« Pour moi, à titre personnel, il est important de dire que je pense que les couples du même sexe devraient pouvoir se marier ». L’entretien avec la chaîne de télévision ABC a été spécifiquement concocté afin de donner au président des Etats-Unis l’occasion de dire cette phrase. Depuis dimanche dernier, journalistes, analystes, observateurs et avec eux, l’opinion publique américaine, attendaient le positionnement de Barack Obama sur la question du mariage gay. Le président était sous pression après que son numéro deux, Joe Biden, avait déclaré à la presse qu’il était favorable au mariage entre deux personnes du même sexe.
Après des années d’ambiguïté, Barack Obama a finalement apporté son soutien personnel aux couples gays et lesbiennes qui souhaitent s’unir par les liens du mariage. « J’étais hésitant à propos du mariage gay, notamment parce que je pensais que les contrats d’union civile seraient suffisants, qu’ils conféreraient aux gens le droit aux visites à l’hôpital, et toutes ces choses qui pour nous sont acquises. J’étais sensible au fait que pour beaucoup, le mot mariage évoque des traditions très ancrées, des croyances religieuses, etc ».
Cheminement personnel
Le président a souligné que son état d’esprit sur la question a évolué, notamment en « parlant à des amis, à ma famille, à des voisins. En pensant aux membres de mon équipe qui sont totalement engagés dans leur relation homosexuelle, qui élèvent des enfants ensemble », en pensant aussi « à tous ces soldats qui se battent en mon nom et qui se sentent prisonniers parce qu’ils ne peuvent pas s’engager dans un mariage ».
En dévoilant ainsi son cheminement personnel sur l’un des sujets les plus sensibles de la société américaine, Barack Obama fait preuve d’une grande habilité politique. Il compte servir d’exemple pour faire évoluer les mentalités. Entre les lignes, son message est simple : « Comme beaucoup d’entre vous, j’ai eu des doutes sur le mariage gay. Mais j’ai changé d’avis ».
« Un tournant majeur pour les droits civiques »
La déclaration de Barack Obama a été saluée unanimement par les associations de défense des homosexuels. « C’est un tournant majeur dans l’histoire américaine des droits civiques », a également souligné Michael Bloomberg, le maire indépendant de New York, dont la ville fait partie de l’un des six Etats du pays à reconnaître le mariage homosexuel.
La réponse de Mitt Romney, qui sera selon toute vraisemblance l’adversaire républicain de Barack Obama à l’élection présidentielle en novembre, ne s’est pas fait attendre : « Je pense que le mariage est une relation entre un homme et une femme », a déclaré l’ancien gouverneur du Massachussetts.
Risque politique
A six mois de l’élection présidentielle aux Etats-Unis, le président sortant prend un risque considérable en se déclarant officiellement en faveur du mariage homosexuel.

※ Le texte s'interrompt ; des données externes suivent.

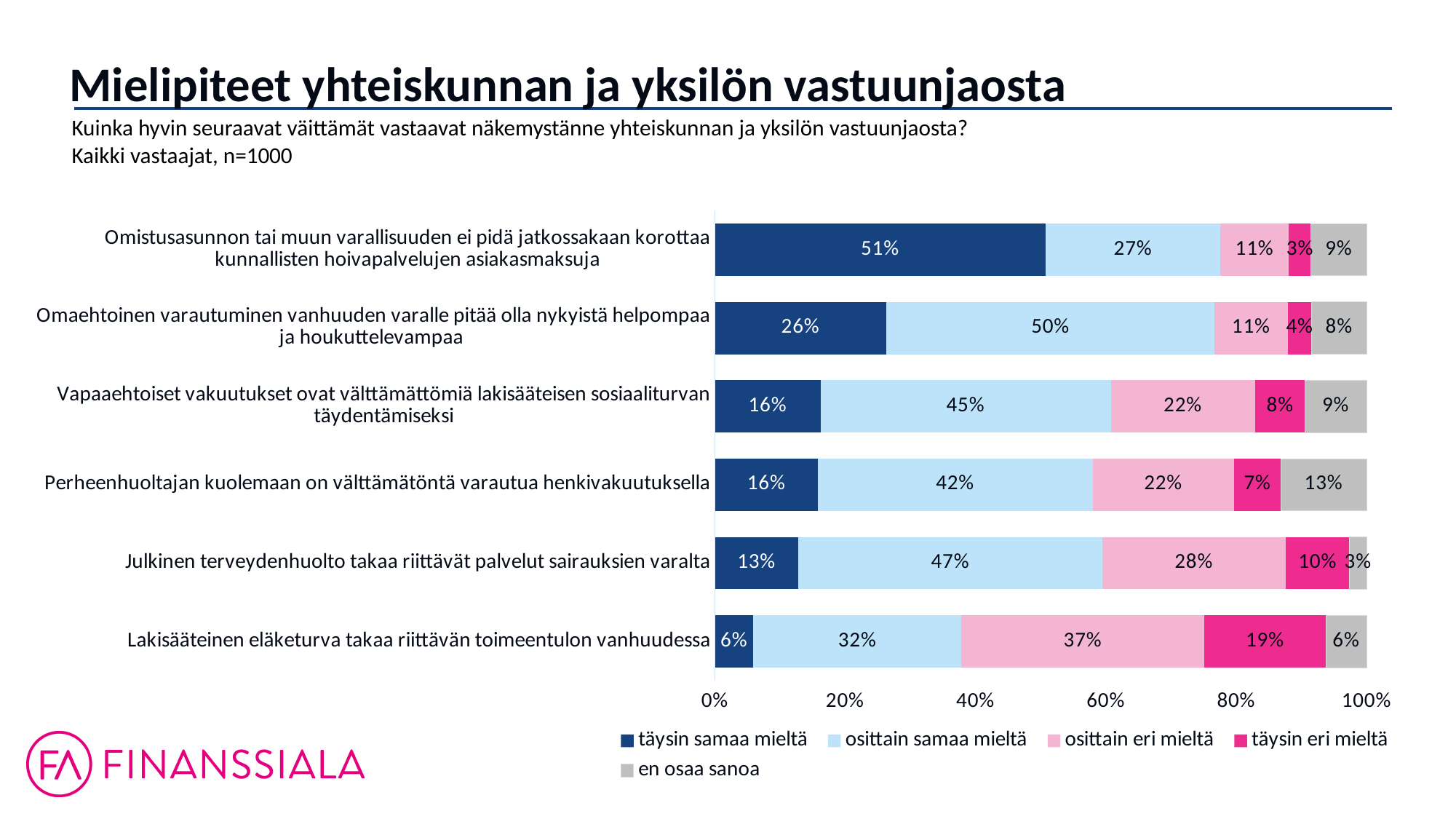
What is the 'osittain samaa mieltä' value for 'Omaehtoinen varautuminen vanhuuden varalle pitää olla nykyistä helpompaa ja houkuttelevampaa'? 50% Which statement has the lowest 'täysin samaa mieltä' share? Lakisääteinen eläketurva takaa riittävän toimeentulon vanhuudessa What kind of chart is shown on the slide? Stacked bar chart What is the difference between the 'osittain eri mieltä' values for 'Lakisääteinen eläketurva takaa riittävän toimeentulon vanhuudessa' and 'Julkinen terveydenhuolto takaa riittävät palvelut sairauksien varalta'? 9 percentage points What is the 'täysin eri mieltä' value for 'Lakisääteinen eläketurva takaa riittävän toimeentulon vanhuudessa'? 19% How many series does the legend list? 5 What is the 'täysin samaa mieltä' value for 'Omistusasunnon tai muun varallisuuden ei pidä jatkossakaan korottaa kunnallisten hoivapalvelujen asiakasmaksuja'? 51% How many statements (categories) are plotted in the chart? 6 What is the 'en osaa sanoa' value for 'Perheenhuoltajan kuolemaan on välttämätöntä varautua henkivakuutuksella'? 13% What is the combined share of 'täysin samaa mieltä' and 'osittain samaa mieltä' for 'Julkinen terveydenhuolto takaa riittävät palvelut sairauksien varalta'? 60% Which statement has the highest 'täysin samaa mieltä' share? Omistusasunnon tai muun varallisuuden ei pidä jatkossakaan korottaa kunnallisten hoivapalvelujen asiakasmaksuja Which is larger: the 'täysin eri mieltä' value for 'Vapaaehtoiset vakuutukset ovat välttämättömiä lakisääteisen sosiaaliturvan täydentämiseksi' or for 'Julkinen terveydenhuolto takaa riittävät palvelut sairauksien varalta'? Julkinen terveydenhuolto takaa riittävät palvelut sairauksien varalta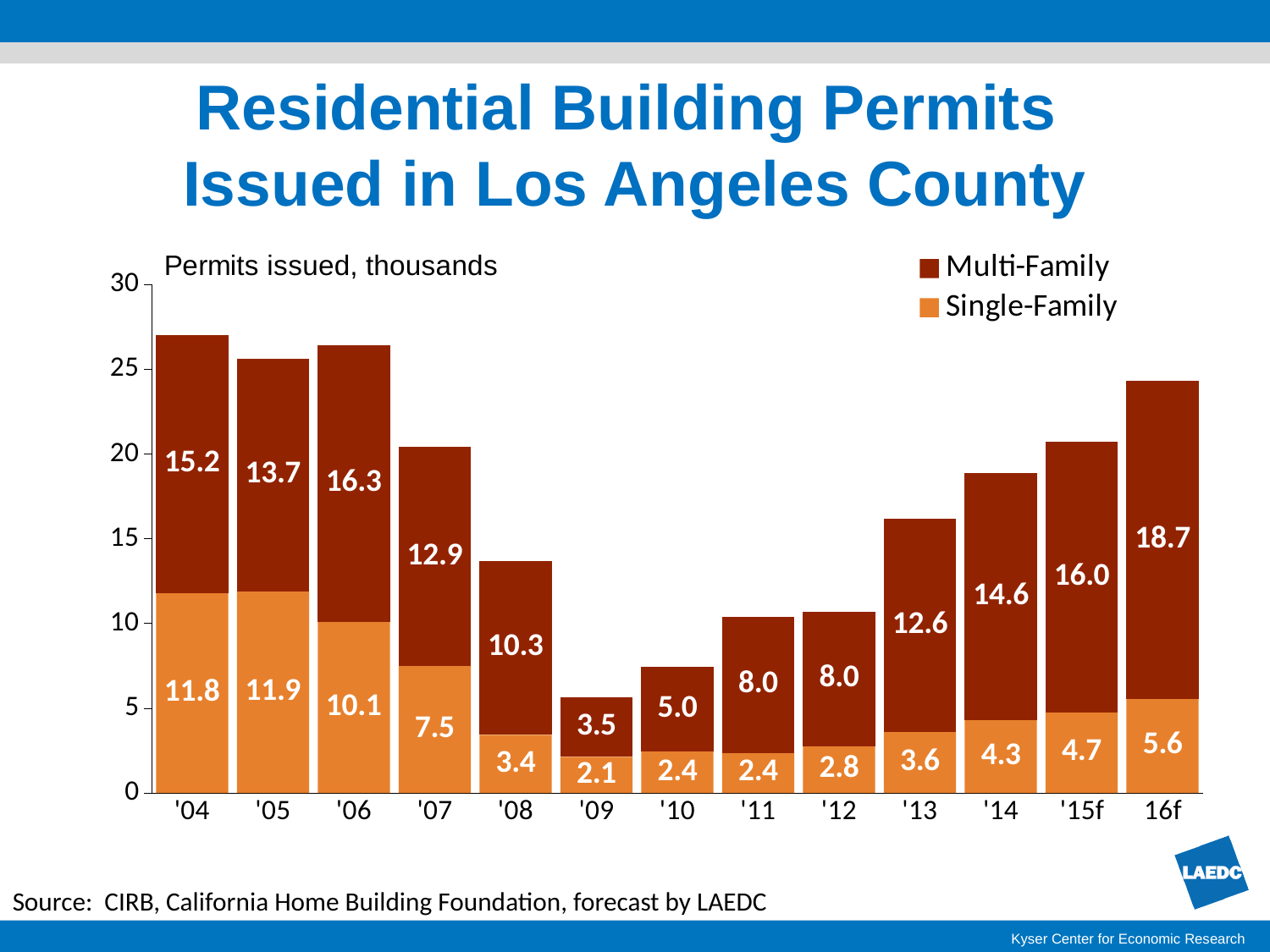
How many years are shown along the x axis? 13 Do the Multi-Family values rise or fall from '09 to 16f? rise What is the Single-Family value for '14? 4.3 What is the difference between the Multi-Family values for '06 and '05? 2.6 What is the total of the stacked bar for '09? 5.6 What unit does the axis label say the permits are measured in? thousands Which year has the highest Multi-Family value? 16f Which is larger, the Single-Family value for '08 or for '13? '13 Which year has the lowest Single-Family value? '09 What type of chart is shown on the slide? stacked bar chart What is the Multi-Family value for '07? 12.9 How many series does the legend list? 2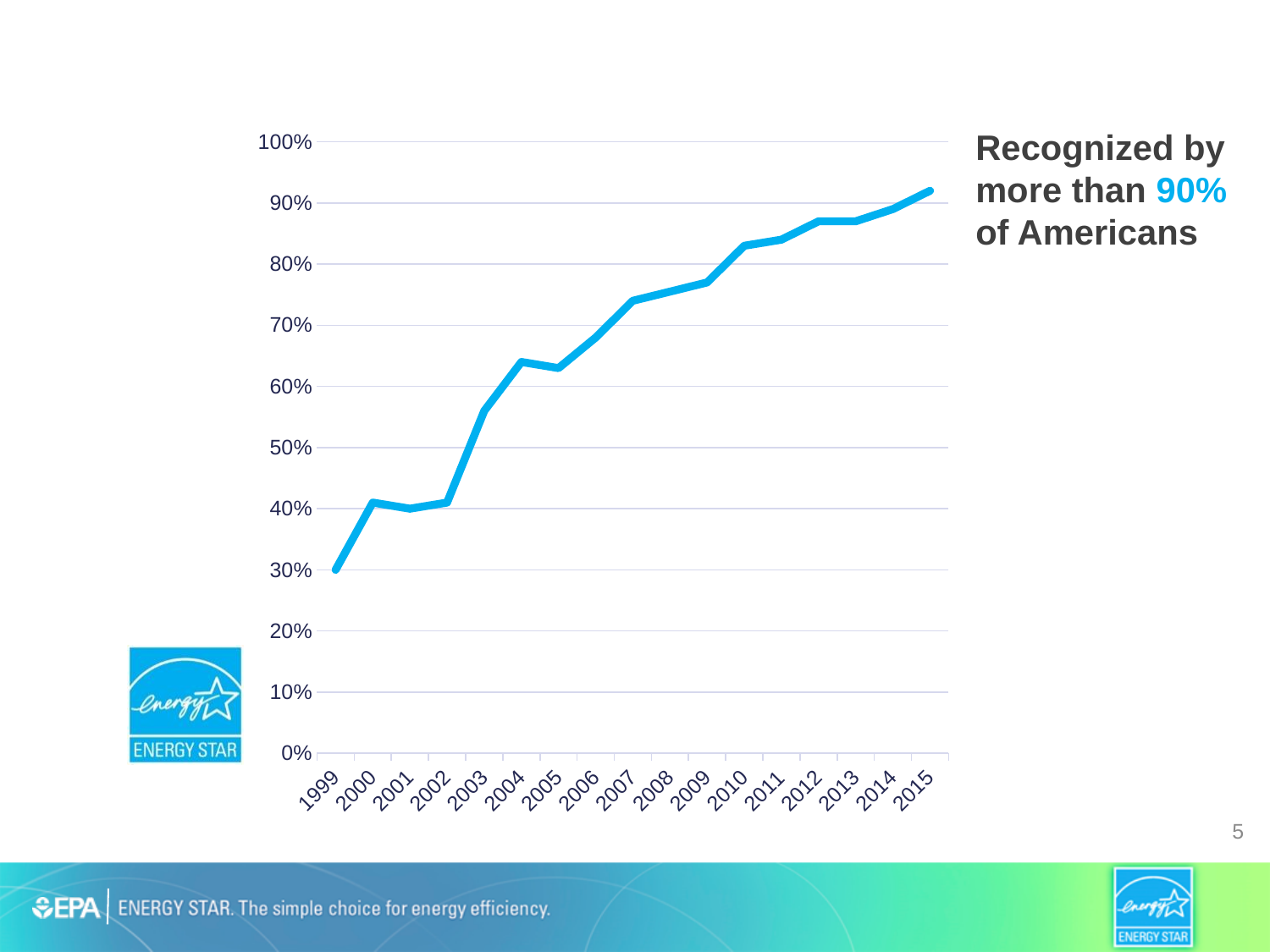
Which year has the lowest value on the chart? 1999 Is the value for 2007 greater or less than 70%? greater Is the value for 2009 greater or less than 80%? less What kind of chart is shown on the slide? line chart Is the value for 2015 greater or less than 90%? greater How many years are plotted along the x axis of the chart? 17 Which year has the highest value on the chart? 2015 What is the highest value shown on the y axis of the chart? 100% Do the values generally rise or fall from 1999 to 2015? rise Which year has the larger value, 2002 or 2003? 2003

Les sondages laissent certes entendre que les mentalités changent, mais le sujet divise toujours la société américaine. Dans un sondage Gallup, publié cette semaine, 50% des personnes interrogées se disaient favorables au mariage homosexuel, 48% étaient contre. Parmi les opposants au mariage gay ne se trouvent pas seulement les électeurs républicains et les chrétiens conservateurs. La communauté afro-américaine aussi est en grande majorité contre le mariage de personnes du même sexe. Barack Obama a pourtant besoin de l’électorat noir pour pouvoir assurer sa réélection.
Mais la prise de position du président en faveur des homosexuels risque avant tout de renforcer son probable adversaire, Mitt Romney, qui jusqu’ici recherchait une légitimité auprès de la branche la plus conservatrice du parti républicain : « Cette annonce garantit que le mariage sera de nouveau un sujet central dans l’élection présidentielle », a commenté Tony Perkins, président du Family Research Council, une organisation chrétienne conservatrice. « Le président vient peut-être de remettre à Mitt Romney les clefs de l’électorat conservateur ».